Mark Zuckerberg’s alleged dictatorial management style resurfaced in an email the Facebook founder sent more than a decade ago with the subject line “Please Resign” after one of his workers leaked information to the media.
The 2010 email from Zuckerberg to Facebook staff — posted over the weekend by the Twitter account known as “Internal Tech Emails” — blasted the leak from an internal meeting about the social network’s future plans as an act of “betrayal.”
“Confidential — Do Not Share,” began the message, which has gotten more than 3 million views since being posted on Internal Tech Emails’ Twitter account Sunday.
“Lots of you saw the TechCrunch story … claiming that we’re building a mobile phone. “We’re not building a phone and I spoke at length … about what we’re actually doing — building ways to make all phones and apps more social.”
“This was an act of betrayal,” Zuckerberg raged.
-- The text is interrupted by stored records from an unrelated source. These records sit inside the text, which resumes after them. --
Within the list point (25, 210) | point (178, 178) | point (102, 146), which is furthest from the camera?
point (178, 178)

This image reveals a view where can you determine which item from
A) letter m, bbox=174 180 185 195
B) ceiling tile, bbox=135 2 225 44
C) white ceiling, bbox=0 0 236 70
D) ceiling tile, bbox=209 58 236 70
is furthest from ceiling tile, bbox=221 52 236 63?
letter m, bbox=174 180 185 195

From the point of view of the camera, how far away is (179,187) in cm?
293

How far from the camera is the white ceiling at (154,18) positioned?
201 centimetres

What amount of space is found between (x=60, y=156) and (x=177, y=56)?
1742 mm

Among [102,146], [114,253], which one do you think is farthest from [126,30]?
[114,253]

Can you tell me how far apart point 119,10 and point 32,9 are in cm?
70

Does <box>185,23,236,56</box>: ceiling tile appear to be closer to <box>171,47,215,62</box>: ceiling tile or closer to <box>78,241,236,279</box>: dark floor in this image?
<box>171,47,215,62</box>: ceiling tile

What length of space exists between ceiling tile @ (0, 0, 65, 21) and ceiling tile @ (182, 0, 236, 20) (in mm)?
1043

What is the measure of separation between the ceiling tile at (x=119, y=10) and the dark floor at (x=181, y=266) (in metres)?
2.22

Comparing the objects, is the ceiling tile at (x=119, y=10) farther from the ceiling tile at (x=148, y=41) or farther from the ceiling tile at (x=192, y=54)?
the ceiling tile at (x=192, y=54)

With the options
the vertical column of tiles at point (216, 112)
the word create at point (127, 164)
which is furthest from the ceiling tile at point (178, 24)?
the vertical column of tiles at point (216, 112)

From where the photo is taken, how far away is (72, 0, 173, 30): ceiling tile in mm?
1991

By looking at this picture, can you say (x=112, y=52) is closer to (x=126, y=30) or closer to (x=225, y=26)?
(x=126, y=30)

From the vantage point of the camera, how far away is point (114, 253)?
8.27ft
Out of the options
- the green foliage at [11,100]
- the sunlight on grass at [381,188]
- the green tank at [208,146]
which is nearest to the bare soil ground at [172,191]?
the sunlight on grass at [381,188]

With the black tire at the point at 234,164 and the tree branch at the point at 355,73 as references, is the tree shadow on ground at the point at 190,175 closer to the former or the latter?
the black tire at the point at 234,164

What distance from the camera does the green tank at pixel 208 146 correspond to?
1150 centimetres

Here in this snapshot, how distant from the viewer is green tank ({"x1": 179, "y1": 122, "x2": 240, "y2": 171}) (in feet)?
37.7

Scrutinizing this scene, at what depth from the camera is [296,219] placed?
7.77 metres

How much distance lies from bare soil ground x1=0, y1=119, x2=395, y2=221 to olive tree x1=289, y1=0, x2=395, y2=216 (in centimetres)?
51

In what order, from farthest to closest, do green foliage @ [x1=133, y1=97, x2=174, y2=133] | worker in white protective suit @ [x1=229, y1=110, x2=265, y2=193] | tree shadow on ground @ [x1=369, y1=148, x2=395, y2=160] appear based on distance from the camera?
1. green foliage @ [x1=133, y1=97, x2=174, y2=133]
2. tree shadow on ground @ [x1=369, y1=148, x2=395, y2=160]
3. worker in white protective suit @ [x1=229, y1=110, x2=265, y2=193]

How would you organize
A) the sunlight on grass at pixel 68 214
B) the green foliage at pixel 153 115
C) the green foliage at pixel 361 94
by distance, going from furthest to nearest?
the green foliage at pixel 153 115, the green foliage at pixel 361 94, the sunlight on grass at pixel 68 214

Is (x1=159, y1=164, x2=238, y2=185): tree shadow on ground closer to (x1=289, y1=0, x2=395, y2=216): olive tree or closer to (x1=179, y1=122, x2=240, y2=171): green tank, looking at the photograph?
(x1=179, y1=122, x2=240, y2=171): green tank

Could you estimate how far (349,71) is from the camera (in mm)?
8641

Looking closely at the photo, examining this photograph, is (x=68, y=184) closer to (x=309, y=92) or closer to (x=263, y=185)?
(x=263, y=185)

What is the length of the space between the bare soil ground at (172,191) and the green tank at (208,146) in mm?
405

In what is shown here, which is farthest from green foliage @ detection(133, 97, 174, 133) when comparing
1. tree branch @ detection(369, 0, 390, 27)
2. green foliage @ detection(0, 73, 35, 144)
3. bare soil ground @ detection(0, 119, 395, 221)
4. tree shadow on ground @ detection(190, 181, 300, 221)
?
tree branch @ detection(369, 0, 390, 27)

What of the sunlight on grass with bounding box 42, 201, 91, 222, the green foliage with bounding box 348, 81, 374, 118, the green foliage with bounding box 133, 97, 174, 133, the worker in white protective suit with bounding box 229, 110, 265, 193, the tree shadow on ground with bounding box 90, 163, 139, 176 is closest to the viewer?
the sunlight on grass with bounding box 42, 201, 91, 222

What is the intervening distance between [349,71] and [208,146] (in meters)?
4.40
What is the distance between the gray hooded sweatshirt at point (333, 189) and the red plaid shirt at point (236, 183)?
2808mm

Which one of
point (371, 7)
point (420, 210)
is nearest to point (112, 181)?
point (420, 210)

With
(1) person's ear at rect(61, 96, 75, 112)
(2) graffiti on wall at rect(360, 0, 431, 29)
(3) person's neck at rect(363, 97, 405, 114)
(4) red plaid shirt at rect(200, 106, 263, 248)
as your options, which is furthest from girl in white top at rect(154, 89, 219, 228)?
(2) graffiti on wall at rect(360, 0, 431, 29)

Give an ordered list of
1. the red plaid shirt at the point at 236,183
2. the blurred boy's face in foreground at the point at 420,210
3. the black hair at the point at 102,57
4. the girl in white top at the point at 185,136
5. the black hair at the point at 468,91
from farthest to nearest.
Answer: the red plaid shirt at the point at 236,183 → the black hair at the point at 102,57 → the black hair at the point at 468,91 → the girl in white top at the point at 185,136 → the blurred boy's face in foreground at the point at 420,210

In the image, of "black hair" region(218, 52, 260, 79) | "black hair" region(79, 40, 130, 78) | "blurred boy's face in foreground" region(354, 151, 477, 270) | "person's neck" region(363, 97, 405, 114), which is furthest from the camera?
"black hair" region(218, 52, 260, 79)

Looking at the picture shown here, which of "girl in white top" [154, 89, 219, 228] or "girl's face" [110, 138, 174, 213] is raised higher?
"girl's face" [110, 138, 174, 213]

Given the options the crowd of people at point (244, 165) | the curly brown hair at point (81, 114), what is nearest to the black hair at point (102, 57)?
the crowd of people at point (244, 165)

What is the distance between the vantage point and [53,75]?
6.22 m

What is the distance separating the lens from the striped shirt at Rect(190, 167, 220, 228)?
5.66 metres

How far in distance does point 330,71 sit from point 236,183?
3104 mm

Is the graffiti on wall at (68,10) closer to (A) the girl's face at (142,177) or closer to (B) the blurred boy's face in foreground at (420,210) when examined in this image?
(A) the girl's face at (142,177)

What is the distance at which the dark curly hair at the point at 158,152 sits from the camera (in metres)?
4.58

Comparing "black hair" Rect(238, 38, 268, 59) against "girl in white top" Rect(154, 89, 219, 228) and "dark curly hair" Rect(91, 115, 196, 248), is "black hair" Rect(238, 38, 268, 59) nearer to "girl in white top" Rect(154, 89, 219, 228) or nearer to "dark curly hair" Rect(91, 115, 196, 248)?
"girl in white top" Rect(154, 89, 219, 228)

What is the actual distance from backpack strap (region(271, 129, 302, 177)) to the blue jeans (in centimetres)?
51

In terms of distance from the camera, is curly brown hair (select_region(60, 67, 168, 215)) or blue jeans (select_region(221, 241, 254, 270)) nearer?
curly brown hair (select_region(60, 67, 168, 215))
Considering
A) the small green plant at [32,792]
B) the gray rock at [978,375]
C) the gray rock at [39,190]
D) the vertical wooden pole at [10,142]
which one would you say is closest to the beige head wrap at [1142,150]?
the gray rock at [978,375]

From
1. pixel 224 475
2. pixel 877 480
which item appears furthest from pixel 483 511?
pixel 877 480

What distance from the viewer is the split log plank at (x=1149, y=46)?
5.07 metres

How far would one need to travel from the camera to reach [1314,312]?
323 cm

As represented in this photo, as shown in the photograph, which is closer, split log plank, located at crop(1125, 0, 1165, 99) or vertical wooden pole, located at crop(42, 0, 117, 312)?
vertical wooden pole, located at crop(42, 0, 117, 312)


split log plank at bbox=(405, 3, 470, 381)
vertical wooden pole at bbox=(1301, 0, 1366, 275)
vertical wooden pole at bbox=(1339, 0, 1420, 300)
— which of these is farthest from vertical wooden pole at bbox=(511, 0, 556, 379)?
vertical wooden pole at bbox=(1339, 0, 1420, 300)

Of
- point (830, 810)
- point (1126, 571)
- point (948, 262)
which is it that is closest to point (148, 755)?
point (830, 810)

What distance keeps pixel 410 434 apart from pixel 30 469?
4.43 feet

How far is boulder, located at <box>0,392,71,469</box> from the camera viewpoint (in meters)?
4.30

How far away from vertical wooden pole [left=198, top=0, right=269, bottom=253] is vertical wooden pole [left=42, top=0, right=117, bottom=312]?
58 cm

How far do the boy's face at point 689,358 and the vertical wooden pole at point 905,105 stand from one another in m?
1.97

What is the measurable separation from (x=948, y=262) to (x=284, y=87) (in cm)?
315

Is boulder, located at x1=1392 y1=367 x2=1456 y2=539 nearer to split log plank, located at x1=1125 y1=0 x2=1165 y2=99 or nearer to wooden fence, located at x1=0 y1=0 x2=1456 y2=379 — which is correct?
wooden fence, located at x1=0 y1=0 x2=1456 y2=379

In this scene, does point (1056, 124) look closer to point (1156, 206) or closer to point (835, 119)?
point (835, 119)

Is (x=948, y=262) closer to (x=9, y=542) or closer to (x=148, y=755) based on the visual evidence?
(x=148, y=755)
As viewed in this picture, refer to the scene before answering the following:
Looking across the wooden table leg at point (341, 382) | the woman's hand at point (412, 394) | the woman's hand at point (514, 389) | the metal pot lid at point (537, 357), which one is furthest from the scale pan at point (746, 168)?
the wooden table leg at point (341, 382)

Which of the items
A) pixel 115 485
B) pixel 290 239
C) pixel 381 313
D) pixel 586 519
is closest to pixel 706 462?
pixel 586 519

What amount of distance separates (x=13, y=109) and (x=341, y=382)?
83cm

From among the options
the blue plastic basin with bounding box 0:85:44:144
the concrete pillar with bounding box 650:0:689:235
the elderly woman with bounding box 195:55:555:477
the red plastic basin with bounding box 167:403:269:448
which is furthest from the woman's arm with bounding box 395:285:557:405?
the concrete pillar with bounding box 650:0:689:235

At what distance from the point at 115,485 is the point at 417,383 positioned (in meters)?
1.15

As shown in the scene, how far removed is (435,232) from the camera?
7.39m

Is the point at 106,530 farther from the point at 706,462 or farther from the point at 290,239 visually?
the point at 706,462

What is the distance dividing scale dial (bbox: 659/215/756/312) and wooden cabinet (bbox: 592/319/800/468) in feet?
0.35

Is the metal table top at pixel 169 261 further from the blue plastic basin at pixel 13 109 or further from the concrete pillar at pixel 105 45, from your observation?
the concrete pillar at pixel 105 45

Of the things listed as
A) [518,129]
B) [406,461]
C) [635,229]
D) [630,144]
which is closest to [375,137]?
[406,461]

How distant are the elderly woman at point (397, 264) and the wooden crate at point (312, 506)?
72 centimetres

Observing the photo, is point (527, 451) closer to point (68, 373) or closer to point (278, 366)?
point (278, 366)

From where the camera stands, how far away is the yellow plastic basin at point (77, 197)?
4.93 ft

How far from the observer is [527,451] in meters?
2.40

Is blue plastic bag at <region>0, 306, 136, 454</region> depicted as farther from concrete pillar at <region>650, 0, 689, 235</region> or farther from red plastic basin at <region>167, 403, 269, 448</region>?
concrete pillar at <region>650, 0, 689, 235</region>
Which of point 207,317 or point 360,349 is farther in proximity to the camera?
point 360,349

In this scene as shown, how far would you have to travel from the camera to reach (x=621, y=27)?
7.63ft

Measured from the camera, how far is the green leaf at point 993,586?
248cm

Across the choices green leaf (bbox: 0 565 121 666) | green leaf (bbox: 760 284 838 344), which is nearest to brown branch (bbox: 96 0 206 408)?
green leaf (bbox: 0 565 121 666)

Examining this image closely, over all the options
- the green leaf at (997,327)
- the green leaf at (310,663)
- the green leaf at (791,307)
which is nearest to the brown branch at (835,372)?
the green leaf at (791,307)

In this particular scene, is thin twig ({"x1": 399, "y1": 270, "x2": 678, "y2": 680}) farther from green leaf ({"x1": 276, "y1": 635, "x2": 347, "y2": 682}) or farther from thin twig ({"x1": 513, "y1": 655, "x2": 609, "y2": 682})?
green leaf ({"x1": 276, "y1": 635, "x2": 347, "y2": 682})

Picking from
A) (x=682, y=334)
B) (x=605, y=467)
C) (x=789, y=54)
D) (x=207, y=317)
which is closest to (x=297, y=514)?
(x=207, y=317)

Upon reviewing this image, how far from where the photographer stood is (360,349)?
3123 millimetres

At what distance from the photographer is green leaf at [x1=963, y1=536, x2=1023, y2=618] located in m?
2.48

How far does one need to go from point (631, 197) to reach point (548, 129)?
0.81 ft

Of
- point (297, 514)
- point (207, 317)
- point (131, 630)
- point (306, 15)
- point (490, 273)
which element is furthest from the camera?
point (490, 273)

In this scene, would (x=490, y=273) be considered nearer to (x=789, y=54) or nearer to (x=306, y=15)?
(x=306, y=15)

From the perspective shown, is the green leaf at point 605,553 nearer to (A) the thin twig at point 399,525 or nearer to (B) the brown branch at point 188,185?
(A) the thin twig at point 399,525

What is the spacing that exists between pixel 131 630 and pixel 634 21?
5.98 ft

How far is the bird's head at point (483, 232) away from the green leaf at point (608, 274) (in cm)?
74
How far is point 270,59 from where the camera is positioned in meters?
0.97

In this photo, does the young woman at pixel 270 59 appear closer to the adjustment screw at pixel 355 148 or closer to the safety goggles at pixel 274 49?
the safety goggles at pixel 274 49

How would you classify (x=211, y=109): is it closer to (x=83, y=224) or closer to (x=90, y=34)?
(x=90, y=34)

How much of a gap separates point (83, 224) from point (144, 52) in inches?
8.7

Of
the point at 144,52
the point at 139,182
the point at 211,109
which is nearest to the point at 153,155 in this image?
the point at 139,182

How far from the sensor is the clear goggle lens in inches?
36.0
“So I’m asking whoever leaked this to resign immediately,” he continued. “If you believe that it’s ever appropriate to leak internal information, you should leave.”
The email from Mark Zuckerberg to staffers included the subject line “Please Resign.”
The tech wunderkind, who was 25 at the time, then issued a threat to the leaker.
“If you don’t resign, we will almost certainly find out who you are anyway.”
Zuckerberg, who recently laid off thousands of employees at Meta as part of a restructuring and cost-cutting spree, brooded over his employees leaking information to the press in the 2010 email.
“It is frustrating and destructive that anyone here thought is [sic] was okay to say this to anyone outside the company,” he wrote. “The fact that the story was inaccurate doesn’t make it any better.”
The Post has sought comment from former journalist Michael Arrington, who wrote the TechCrunch story that Zuckerberg denied.
Arrington, a co-founder of TechCrunch, has since moved on to head Arrington Capital, a Web3-centric venture capital firm.
Zuckerberg’s 2010 email went on to lament the fallout from the leak.
Mark Zuckerberg: “Please Resign”
September 22, 2010 pic.twitter.com/3Coz46QFRR— Internal Tech Emails (@TechEmails) March 19, 2023
“I’ve had to personally spend a lot of time over the last few days … cleaning up the damage from this mess,” he wrote. “Even now, we’re in a more precarious position with companies in the mobile space who should be our partners because they now think we’re competitors.”
While pledging to crack down on leaks to the press, Zuckerberg wrote in the next sentence: “We are a company that promotes openness and transparency, both in the world at large and here internally at Facebook.”
“But the cost of an open culture is that we all have to protect the confidential information we share internally,” he wrote.
“If we don’t, we screw over everyone working their asses off to change the world.”